• **PASSAGE PROVIDED**:
╔══

3.1.1 Flock composition

Several flocking motion studies investigate the possibility of differences (sometimes subtle, sometime significant) in the flock members. Apart from physical differences (e.g., in sensing capability, size, appearance), there can be differences in the underlying control law; more precisely, the motion computation stage in the DT may vary between flock members. A flock’s composition can either be homogeneous (\(\Box \)), where all flock members have identical motion computation stages, or heterogeneous (\(\boxplus \)), where at least one flock member has a different motion computation stage.

This definition of group composition only considers the motion computation stage when determining if a flock is homogeneous or not, and does not consider the motions exhibited by individual flock members. For example, if all flock members have an identical probabilistic motion model (Viscido et al. 2002; Shimoyama et al. 1996), then the flock is considered homogeneous even though the motions of the individual flock members given identical input may not be the same. However, if the model has parameters which are unique to a subset of flock members (Conradt et al. 2009; Couzin et al. 2005), we consider the flock to be heterogeneous because the unique parameters can drastically affect the flock member’s motion. In the case of Couzin et al. (2005) there are two types of flock members (informed and uninformed), thus \(\mathbf{A }_{i}(t)\) can be partitioned into two distinct subsets of flock members, and therefore considered to be heterogeneous.

For this publication, we do not consider either the sensor configuration or the physical appearance of the flock members in regards to the flock’s composition, since we are only interested in the chosen motion model. However, a variation of flock composition could consider the sensor configuration of the flock members. Knowing the particular sensor configuration may reveal implementation details that may affect the design of the model. Even though we do not consider this here, the sensor configuration should be discussed when presenting the sensing stage. Studies have also investigated the effects of heterogeneous flock members (in appearance) on the human perception of a flock (Ip et al. 2006). We do not consider heterogeneous flocks (in appearance) because we assume that the physical appearance of the flock members (for the selected literature) does not affect the exhibited flocking motions.

3.1.2 Mobility

The mobility of the flock details the physical motion individual flock members can perform and we assume that all of the flock members have the same mobility (i.e., the flock is homogeneous in regards to mobility). A flock member’s mobility can either be idealized (\(\bigcirc \)), where the flock member can immediately and perfectly perform the computed motion, or constrained (\(\triangle \)), where the flock member has a restricted set of possible motions (e.g., grid-based motion) or imperfect (noisy) motion. For example, if a flock member that has idealized motion executes a model that calculates the next position (\(\mathbf{r }_{i}(t+1)\)) at time \(t\), we know that the flock member will arrive at \(\mathbf{r }_{i}(t+1)\) (with no error). Conversely, if that same flock member now has constrained motion, there could be a difference between the calculated and observed \(\mathbf{r }_{i}(t+1)\) (i.e., the flock member is not guaranteed to arrive at \(\mathbf{r }_{i}(t+1)\)).

╚══

• **EXERCISE DIRECTIONS**: According to the passage on flock composition and mobility, what makes a flock heterogeneous?

• **INFORMATION SHOWN**:
╔══

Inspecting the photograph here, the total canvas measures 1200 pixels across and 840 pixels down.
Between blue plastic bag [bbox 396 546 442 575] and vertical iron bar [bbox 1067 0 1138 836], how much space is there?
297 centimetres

╚══

• **SOLUTION TO THIS EXERCISE**: A flock is heterogeneous when at least one flock member has a different motion computation stage.